Identification: procedure references
Each procedure is identified by its interinstitutional procedure reference, stored in the format YYYY_NNNN (e.g., 2016_399). This corresponds to the display format YYYY/NNNN/TYPE used on EUR-Lex (e.g., 2016/0399/COD).
We use the procedure reference rather than the Cellar UUID as the primary identifier because:
- It is human-readable and meaningful (year + sequence number + procedure type)
- It is stable (once assigned, it never changes)
- It maps nearly 1:1 to Cellar entries (see edge cases)
- It is the identifier used by the European Parliament's Legislative Observatory (OEIL) and by EUR-Lex's procedure display pages
The Cellar UUID is stored alongside the procedure reference in the pipeline manifest for cross-referencing.
What is excluded
Legacy PEGASE entries (~30,400 procedures)

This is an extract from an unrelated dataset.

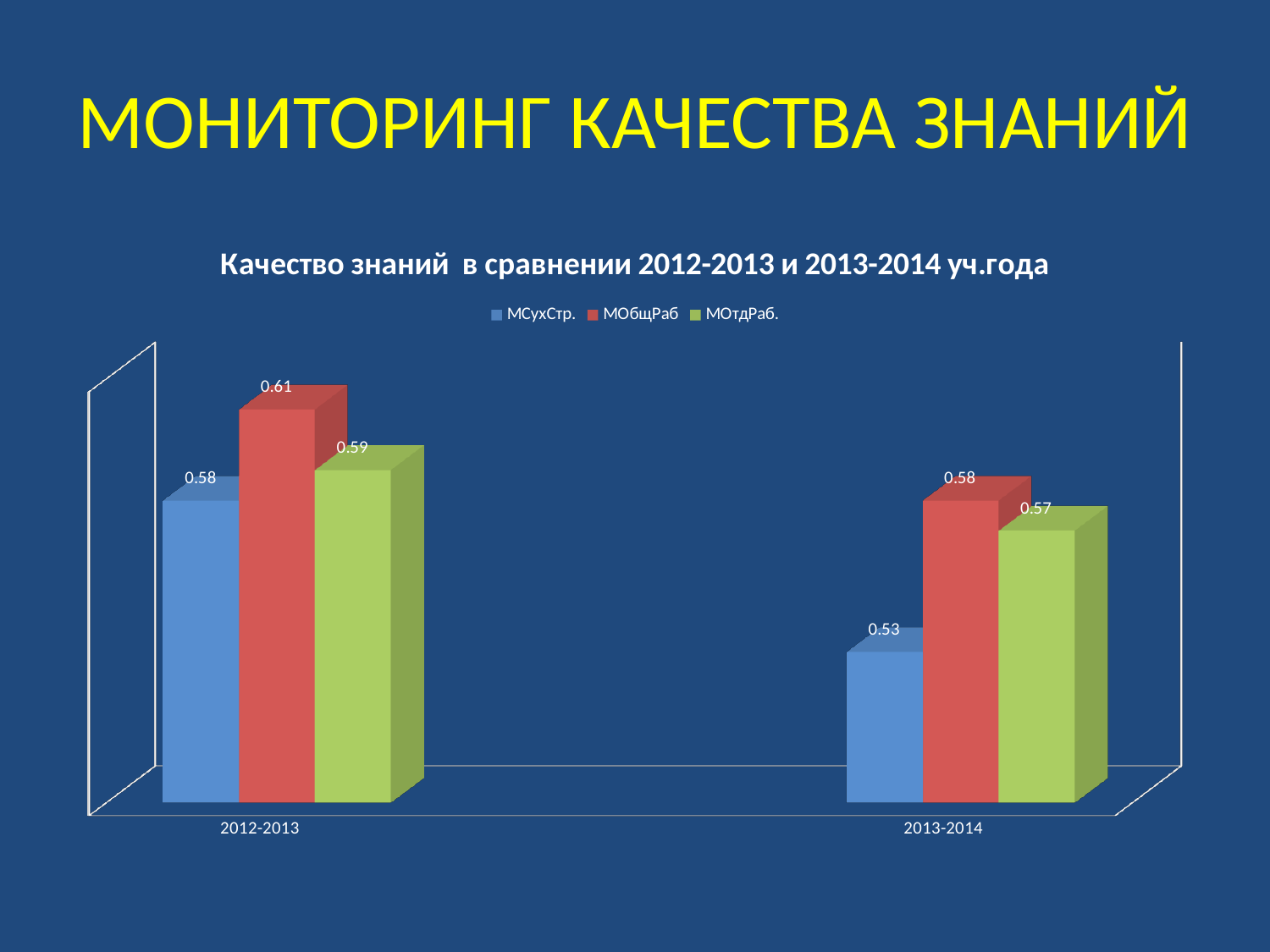
What is the value for МОтдРаб. in 2012-2013? 0.59 What kind of chart is shown on the slide? Bar chart What is the value for МСухСтр. in 2012-2013? 0.58 Which series has the highest value in 2012-2013? МОбщРаб How many series does the legend list? 3 What is the difference between the МОбщРаб values for 2012-2013 and 2013-2014? 0.03 What is the value for МСухСтр. in 2013-2014? 0.53 How many categories are shown on the x axis? 2 Which is larger: МОтдРаб. in 2012-2013 or МОтдРаб. in 2013-2014? МОтдРаб. in 2012-2013 Which series has the lowest value in 2013-2014? МСухСтр. Do the МСухСтр. values rise or fall from 2012-2013 to 2013-2014? Fall What is the value for МОбщРаб in 2013-2014? 0.58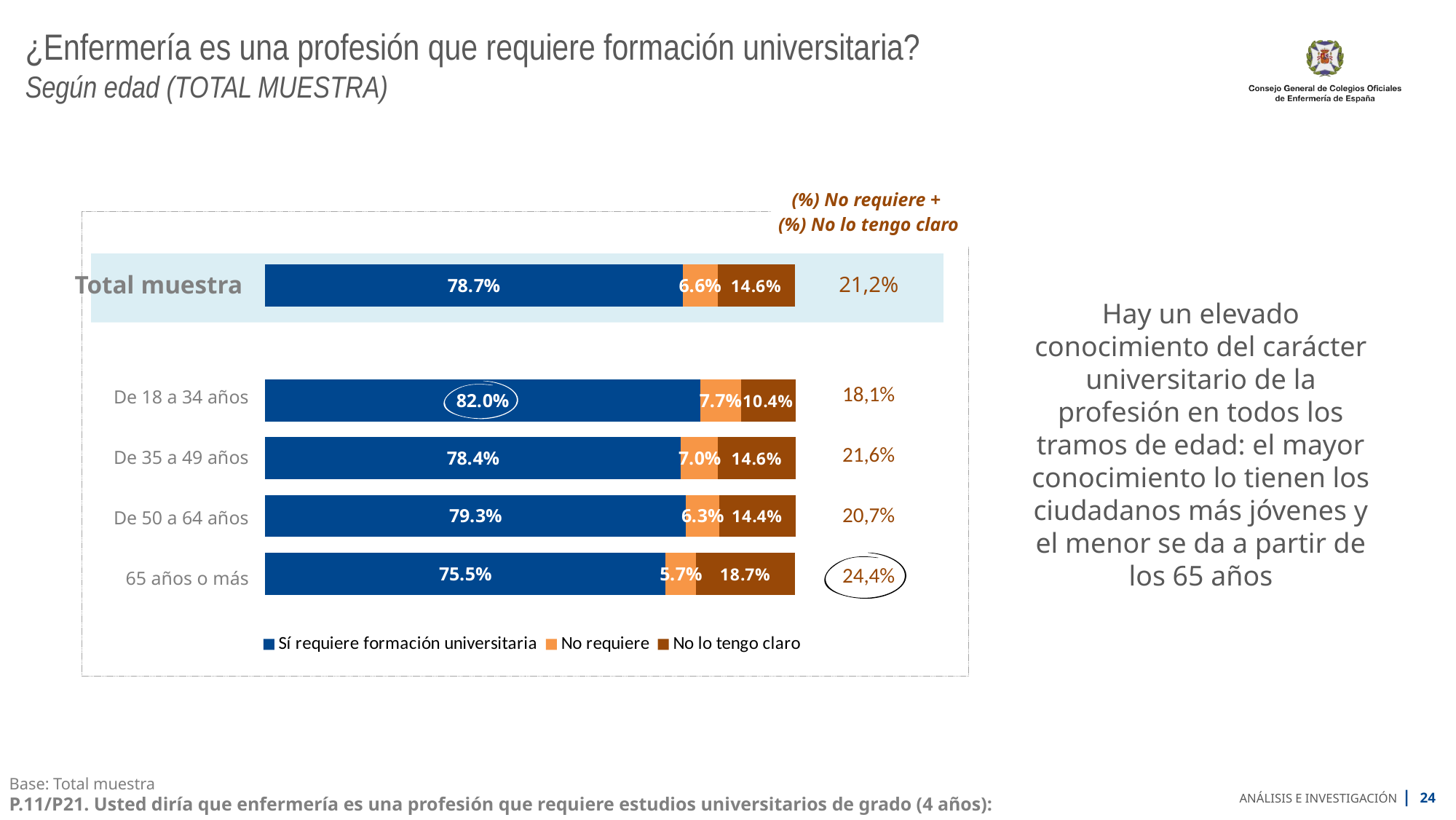
How many bars (categories) are shown in the chart, including 'Total muestra'? 5 Which age group has the lowest 'Sí requiere formación universitaria' value? 65 años o más What percentage of the 'De 18 a 34 años' group answered 'Sí requiere formación universitaria'? 82.0% How many series does the legend list? 3 What is the 'No lo tengo claro' value for the '65 años o más' group? 18.7% What is the combined '(%) No requiere + (%) No lo tengo claro' figure shown for the '65 años o más' group? 24,4% Which age group has the highest 'Sí requiere formación universitaria' value? De 18 a 34 años What is the difference in percentage points between the 'Sí requiere formación universitaria' values for 'De 18 a 34 años' and '65 años o más'? 6.5 percentage points Which has a larger 'No requiere' value: 'De 35 a 49 años' or 'De 50 a 64 años'? De 35 a 49 años What kind of chart is shown on the slide? Stacked horizontal bar chart What colour represents the 'Sí requiere formación universitaria' series? Dark blue What is the 'No requiere' value for 'Total muestra'? 6.6%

The CDM ontology defines a subclass cdm:procedure_without_code_interinstitutional for procedures that do not have a formal interinstitutional reference code. There are approximately 30,400 such entries in Cellar.
These are historical records migrated from the PEGASE database, a pre-digital system used by the EU institutions. They are identified only by internal PEGASE IDs (e.g., pegase:123383), date from the 1980s onward, and many are marked do_not_index. They lack the structured metadata available for modern procedures and are not relevant to the openstage research scope.
These entries are excluded automatically because our SPARQL query filters for /resource/procedure/ links, which only coded procedures have.
Split procedure class (0 instances)
The CDM ontology defines cdm:procedure_interinstitutional-split as a subclass for split procedures, but as of March 2026, no instances of this class exist in Cellar. Procedure splits are instead represented through suffix conventions on the procedure reference (see edge cases).